Apotheke in Hongkong (Photo: AP)
Tigerknochen sind offiziell nicht mehr Teil der chinesischen MedizinBild: AP

Verschwindende Lebensräume

Laut WWF leben heute nur noch 3.200 Tiger in freier Wildbahn, bis zu 1.500 davon in Indien, etwa 1.000 in Südostasien und mehrere Hundert in Malaysia, auf Sumatra und im Fernen Osten Russlands.
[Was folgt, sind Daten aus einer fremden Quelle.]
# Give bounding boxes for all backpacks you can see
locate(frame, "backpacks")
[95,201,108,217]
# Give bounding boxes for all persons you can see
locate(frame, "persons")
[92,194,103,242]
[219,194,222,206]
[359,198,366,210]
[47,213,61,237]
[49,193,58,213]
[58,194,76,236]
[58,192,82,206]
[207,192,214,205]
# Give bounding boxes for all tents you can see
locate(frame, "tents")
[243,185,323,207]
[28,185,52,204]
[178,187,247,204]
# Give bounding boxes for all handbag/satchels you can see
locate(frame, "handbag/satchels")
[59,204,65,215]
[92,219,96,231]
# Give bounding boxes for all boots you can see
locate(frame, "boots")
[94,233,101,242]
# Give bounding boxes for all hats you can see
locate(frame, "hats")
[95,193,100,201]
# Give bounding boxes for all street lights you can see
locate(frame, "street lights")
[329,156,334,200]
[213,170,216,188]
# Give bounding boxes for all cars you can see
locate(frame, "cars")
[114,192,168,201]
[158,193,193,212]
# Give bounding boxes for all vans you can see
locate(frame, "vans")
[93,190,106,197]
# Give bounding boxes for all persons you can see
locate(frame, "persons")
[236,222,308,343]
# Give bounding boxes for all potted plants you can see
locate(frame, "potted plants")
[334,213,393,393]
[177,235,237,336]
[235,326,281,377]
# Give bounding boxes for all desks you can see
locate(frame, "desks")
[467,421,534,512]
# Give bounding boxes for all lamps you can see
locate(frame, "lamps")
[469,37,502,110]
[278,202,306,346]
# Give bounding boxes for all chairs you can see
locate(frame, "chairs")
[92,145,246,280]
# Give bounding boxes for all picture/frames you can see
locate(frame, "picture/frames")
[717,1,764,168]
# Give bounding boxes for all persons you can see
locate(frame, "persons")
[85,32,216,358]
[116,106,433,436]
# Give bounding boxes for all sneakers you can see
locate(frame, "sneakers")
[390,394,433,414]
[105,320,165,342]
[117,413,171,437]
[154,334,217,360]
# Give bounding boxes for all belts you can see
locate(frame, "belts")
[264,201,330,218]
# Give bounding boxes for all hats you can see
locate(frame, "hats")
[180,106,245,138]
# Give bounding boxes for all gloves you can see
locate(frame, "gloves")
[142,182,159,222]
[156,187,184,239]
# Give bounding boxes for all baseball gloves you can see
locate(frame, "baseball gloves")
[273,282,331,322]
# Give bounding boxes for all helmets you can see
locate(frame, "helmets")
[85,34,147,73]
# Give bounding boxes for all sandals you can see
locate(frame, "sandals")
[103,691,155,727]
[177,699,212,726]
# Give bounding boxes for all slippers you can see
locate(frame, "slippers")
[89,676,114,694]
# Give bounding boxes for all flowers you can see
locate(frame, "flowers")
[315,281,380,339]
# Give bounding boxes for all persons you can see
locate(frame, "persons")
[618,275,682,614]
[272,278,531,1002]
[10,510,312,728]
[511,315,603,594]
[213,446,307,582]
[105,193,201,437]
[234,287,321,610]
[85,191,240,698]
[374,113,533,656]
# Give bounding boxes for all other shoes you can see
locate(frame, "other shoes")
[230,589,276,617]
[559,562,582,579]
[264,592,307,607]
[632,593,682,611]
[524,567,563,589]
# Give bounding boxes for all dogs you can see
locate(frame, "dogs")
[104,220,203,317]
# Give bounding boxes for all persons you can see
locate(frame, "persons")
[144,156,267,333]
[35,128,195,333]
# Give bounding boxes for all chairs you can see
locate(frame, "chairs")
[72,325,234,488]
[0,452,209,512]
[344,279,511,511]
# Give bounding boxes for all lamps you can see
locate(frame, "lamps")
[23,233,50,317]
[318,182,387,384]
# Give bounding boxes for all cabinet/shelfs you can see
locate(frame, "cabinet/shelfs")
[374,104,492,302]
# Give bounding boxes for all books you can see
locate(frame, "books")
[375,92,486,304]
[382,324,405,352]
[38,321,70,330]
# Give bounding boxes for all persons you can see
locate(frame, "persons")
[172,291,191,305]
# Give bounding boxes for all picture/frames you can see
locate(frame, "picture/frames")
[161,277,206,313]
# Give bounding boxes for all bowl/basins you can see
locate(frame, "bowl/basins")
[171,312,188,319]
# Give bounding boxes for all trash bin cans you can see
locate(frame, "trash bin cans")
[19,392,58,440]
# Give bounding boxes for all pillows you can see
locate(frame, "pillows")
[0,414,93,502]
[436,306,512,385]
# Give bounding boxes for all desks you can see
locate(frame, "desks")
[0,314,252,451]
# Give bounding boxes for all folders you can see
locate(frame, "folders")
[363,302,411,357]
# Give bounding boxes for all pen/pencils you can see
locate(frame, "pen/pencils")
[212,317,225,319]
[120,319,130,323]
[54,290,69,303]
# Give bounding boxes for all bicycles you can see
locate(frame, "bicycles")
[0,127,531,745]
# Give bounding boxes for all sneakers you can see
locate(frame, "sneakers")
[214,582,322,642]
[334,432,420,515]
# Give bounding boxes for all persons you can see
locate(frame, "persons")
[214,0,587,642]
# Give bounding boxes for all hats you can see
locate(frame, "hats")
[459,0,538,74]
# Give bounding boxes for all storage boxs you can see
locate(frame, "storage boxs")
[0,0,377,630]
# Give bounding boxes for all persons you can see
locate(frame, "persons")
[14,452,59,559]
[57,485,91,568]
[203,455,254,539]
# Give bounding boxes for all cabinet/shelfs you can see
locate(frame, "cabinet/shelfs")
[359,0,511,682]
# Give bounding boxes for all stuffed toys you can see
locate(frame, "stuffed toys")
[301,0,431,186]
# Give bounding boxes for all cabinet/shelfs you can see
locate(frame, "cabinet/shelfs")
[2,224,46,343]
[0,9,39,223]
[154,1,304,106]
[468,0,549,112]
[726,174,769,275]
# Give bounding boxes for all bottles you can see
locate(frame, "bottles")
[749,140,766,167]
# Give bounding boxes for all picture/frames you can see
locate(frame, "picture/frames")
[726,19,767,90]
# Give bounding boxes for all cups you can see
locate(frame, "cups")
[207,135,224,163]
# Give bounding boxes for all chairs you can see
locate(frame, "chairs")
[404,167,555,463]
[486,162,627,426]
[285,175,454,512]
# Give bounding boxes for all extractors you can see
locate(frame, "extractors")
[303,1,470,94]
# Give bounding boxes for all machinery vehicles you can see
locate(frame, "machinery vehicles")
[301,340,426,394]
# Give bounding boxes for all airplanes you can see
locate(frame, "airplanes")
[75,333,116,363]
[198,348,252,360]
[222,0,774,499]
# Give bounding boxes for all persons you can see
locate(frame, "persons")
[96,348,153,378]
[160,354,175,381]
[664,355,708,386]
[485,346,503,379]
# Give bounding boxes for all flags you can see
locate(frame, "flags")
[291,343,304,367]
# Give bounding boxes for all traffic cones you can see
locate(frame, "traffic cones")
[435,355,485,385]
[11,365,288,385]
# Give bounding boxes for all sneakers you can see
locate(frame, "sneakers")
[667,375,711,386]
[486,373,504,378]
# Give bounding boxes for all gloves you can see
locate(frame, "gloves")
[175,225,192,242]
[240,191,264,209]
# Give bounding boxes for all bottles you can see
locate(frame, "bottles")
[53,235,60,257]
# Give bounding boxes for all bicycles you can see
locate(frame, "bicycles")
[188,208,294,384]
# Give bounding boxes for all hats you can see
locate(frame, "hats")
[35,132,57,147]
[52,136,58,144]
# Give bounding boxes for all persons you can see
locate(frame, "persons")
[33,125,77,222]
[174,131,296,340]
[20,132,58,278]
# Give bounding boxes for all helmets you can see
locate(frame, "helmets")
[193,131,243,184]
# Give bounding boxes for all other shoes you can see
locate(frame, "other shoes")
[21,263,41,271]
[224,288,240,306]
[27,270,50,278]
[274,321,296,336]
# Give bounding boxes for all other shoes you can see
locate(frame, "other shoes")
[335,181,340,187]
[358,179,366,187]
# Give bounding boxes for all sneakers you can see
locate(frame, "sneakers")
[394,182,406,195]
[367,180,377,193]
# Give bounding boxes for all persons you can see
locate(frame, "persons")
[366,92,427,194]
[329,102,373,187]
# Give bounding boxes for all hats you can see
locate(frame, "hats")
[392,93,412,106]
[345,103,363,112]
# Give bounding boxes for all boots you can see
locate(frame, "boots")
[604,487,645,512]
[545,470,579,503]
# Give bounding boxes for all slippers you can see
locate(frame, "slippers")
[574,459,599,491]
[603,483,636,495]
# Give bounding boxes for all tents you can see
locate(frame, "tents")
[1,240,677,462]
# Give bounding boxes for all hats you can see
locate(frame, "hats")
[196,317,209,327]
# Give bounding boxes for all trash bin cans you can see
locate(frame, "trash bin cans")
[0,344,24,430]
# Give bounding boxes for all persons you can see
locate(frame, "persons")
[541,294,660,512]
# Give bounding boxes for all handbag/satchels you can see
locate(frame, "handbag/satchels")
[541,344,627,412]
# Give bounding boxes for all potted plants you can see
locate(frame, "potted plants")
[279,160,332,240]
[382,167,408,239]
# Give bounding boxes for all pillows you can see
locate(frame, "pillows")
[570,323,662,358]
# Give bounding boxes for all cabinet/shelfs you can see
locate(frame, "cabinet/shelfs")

Neben der Wilderei ist der wichtigste Grund für das Verschwinden des Tigers, dass sein Lebensraum immer weiter zurückgeht. "Dabei ist der Tiger recht anspruchslos", sagt Roland Gramling vom WWF. Tigerarten leben in den Mangrovensümpfen Bangladeschs ebenso wie in den Nadelwäldern der russischen Taiga, im tropischen Klima Sumatras genauso wie in der sibirischen Kälte. Das einzige, was sie alle brauchen, ist Platz, also zusammenhängende Gebiete, in denen sie genug Beute finden. Und genau das wird immer knapper. Denn mit Ausnahme Russlands kommen Tiger vor allem in Ländern vor, die ein hohes Bevölkerungs- und Wirtschaftswachstum erleben. Wälder zu erhalten gehört da selten zu den Prioritäten.

Mit Wildhütern und Aufforstungsprogrammen versuchen Tierschutzorganisationen, die letzten Lebensräume der Tiger zu schützen und nebenbei möglichst genau zu erforschen, wie viele Tiger es noch gibt. Dazu werden Kameras im Dschungel aufgestellt und Spuren im sibirischen Schnee gezählt. Denn wenn es gelingen sollte, das Tigersterben aufzuhalten und die letzten Rückzugsräume zu erhalten, dann stehen die Chancen gar nicht schlecht, dass der Tiger überlebt. Raubkatzen haben einen hohen Reproduktionszyklus, sie vermehren sich schnell. Wenn das nicht gelingt, dann wird es den Tiger bald nur noch im Zoo geben. Bereits heute leben in den Gehegen offizieller und inoffizieller Zoos mehr Tiger als in der Natur. Auf bis zu zehntausend Tiere wird allein der Bestand in amerikanischen Privatzoos geschätzt. Die USA sind das Land mit der größten Tigerpopulation der Welt.